Posted by Julian O'Dea on May 24, 2015 at 3:31 am
Yes. There was a Facebook headline in an Australian newspaper yesterday that read “Drunk Driver Loses Left Nut.” I asked if they would ever write “Drunk Woman Driver Loses Left Tit”?
It was the Northern Territory News. But still …
Posted by C H on June 6, 2015 at 4:30 pm
It Is also interesting how this mindset prohibits the ability to recognize the deeper symbolic aspects of film; that the writer just might be (intentionally or not sometimes) communicating something about the end result of a characters behavior in a larger context. I lost interest in Game of Thrones early on myself; too much violence and gratuitous nonsense. But the episodes I did see said less to me about the show’s period style. It was, to me, talking more about today. More about what we are willing to overlook in those we idolize or serve in order to keep up our own charades.
Without seeing the symbolic elements for what they symbolize, we tend to just pick a side and rationalize our position until truth is just subject to the requirements of servicing our rationalizations of our side.

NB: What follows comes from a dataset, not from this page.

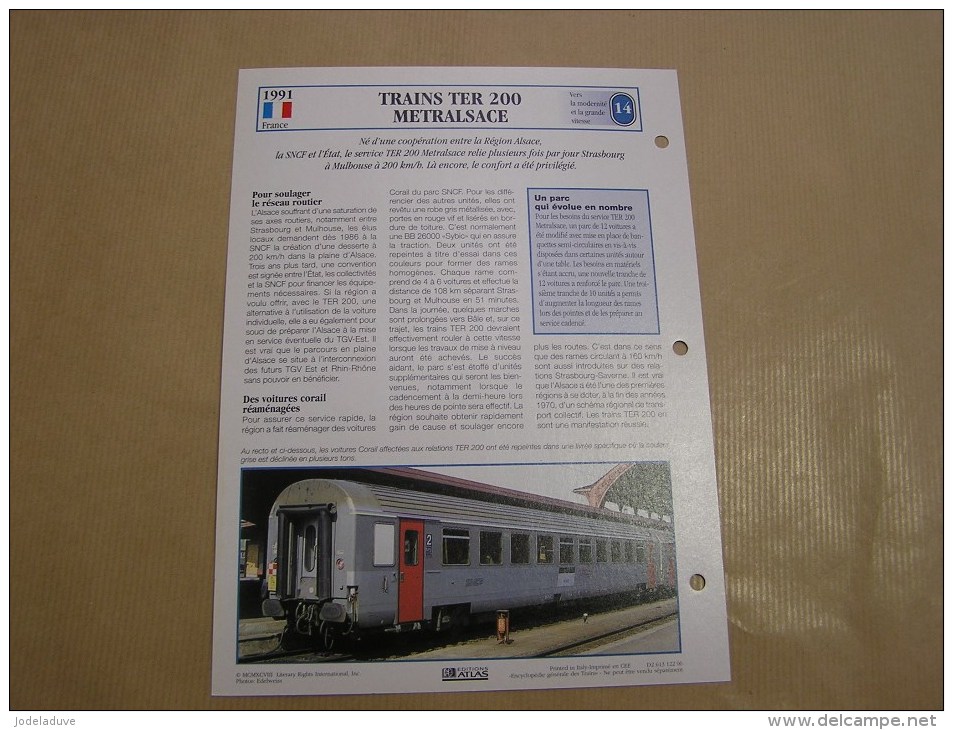 TER 200 METRALSACE Alsace SNCF Fiche Descriptive Ferroviaire Chemin De Fer Train Locomotive Rail - Autres & Non Classés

Posted by Julian O'Dea on June 6, 2015 at 4:50 pm
Yes. What is also forgotten is that writers and directors may have genuinely mixed or nuanced motivations. And that these may be hidden, certainly from the plain view of the less perceptive viewer and perhaps even from the author himself.
My favourite example of this is the very unfeminist character of Rachael in Blade Runner. The director himself seemed to be unaware of what he had done. I have written about this case here:
https://davidcollard.wordpress.com/2013/06/21/the-sexual-politics-of-blade-runner/
Some people are “irony-challenged” and these are perhaps the same people who want to see their favourite characters always clearly “on message”.